• Set task A:
Answer these questions using the Bellona passage:
(i) What was Bellona called in earlier times?
(ii) What four items is she portrayed with in art?
(iii) In Henry IV, Part I, what does Hotspur call her?
• Set task B:
Reproduce the Bellona passage word for word, starting at "Ammianus Marcellinus, in" and ending with "against Thebes (I.iii.13).", including those final words.
***** Document segment
The name "Bellona" derived from the Latin word for "war" (bellum), and is directly related to the modern English words "belligerent" (lit., "war-waging"), "bellicose" and "antebellum". In earlier times she was called Duellona, the name being derived from a more ancient word for "battle".
In art, she is portrayed with a helmet, sword, spear, and torch.
Ammianus Marcellinus, in describing the Roman defeat at the Battle of Adrianople refers to "Bellona, blowing her mournful trumpet, was raging more fiercely than usual, to inflict disaster on the Romans".
In later culture
Near the beginning of Shakespeare's Macbeth (I.ii.54), Macbeth is introduced as a violent and brave warrior when the Thane of Ross calls him "Bellona's bridegroom" (i.e. Mars). In Henry IV, Part I, Hotspur describes her as "the fire-eyed maid of smoky war" (IV.i.119). And in The Two Noble Kinsmen (1613), set in pre-Roman Athens, the sister of Hippolyta will solicit her divine aid for Theseus against Thebes (I.iii.13).
The goddess has also proved popular in post-Renaissance art as a female embodiment of military virtue, and an excellent opportunity to portray the feminine form in armour and helmet.
**********
***** Information provided
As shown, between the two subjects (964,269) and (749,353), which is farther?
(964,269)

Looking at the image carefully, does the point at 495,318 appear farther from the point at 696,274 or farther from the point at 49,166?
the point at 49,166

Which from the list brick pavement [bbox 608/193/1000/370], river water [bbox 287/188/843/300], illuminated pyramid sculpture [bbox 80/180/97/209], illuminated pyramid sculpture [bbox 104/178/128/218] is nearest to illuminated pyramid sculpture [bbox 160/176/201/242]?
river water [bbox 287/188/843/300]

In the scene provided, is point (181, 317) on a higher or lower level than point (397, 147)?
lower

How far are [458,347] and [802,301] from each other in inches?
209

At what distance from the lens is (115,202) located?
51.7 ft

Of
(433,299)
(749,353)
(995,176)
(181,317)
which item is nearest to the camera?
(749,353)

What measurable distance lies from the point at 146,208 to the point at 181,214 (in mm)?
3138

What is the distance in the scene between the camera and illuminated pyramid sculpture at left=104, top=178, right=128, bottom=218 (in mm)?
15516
**********
***** Information provided
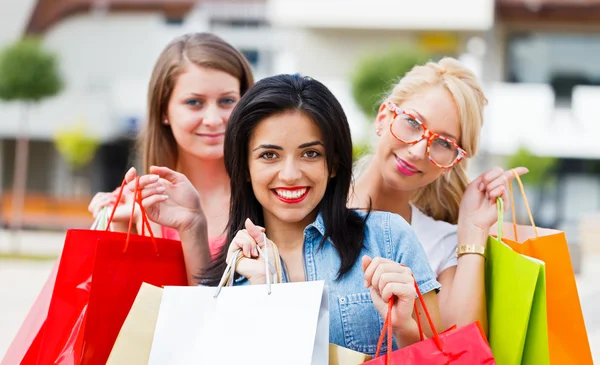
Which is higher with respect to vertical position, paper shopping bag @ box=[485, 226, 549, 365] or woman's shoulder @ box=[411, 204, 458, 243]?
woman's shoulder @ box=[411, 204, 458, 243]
**********
• Full response A:
(i) Duellona
(ii) A helmet, sword, spear, and torch
(iii) "the fire-eyed maid of smoky war"

• Full response B:
Ammianus Marcellinus, in describing the Roman defeat at the Battle of Adrianople refers to "Bellona, blowing her mournful trumpet, was raging more fiercely than usual, to inflict disaster on the Romans".
In later culture
Near the beginning of Shakespeare's Macbeth (I.ii.54), Macbeth is introduced as a violent and brave warrior when the Thane of Ross calls him "Bellona's bridegroom" (i.e. Mars). In Henry IV, Part I, Hotspur describes her as "the fire-eyed maid of smoky war" (IV.i.119). And in The Two Noble Kinsmen (1613), set in pre-Roman Athens, the sister of Hippolyta will solicit her divine aid for Theseus against Thebes (I.iii.13).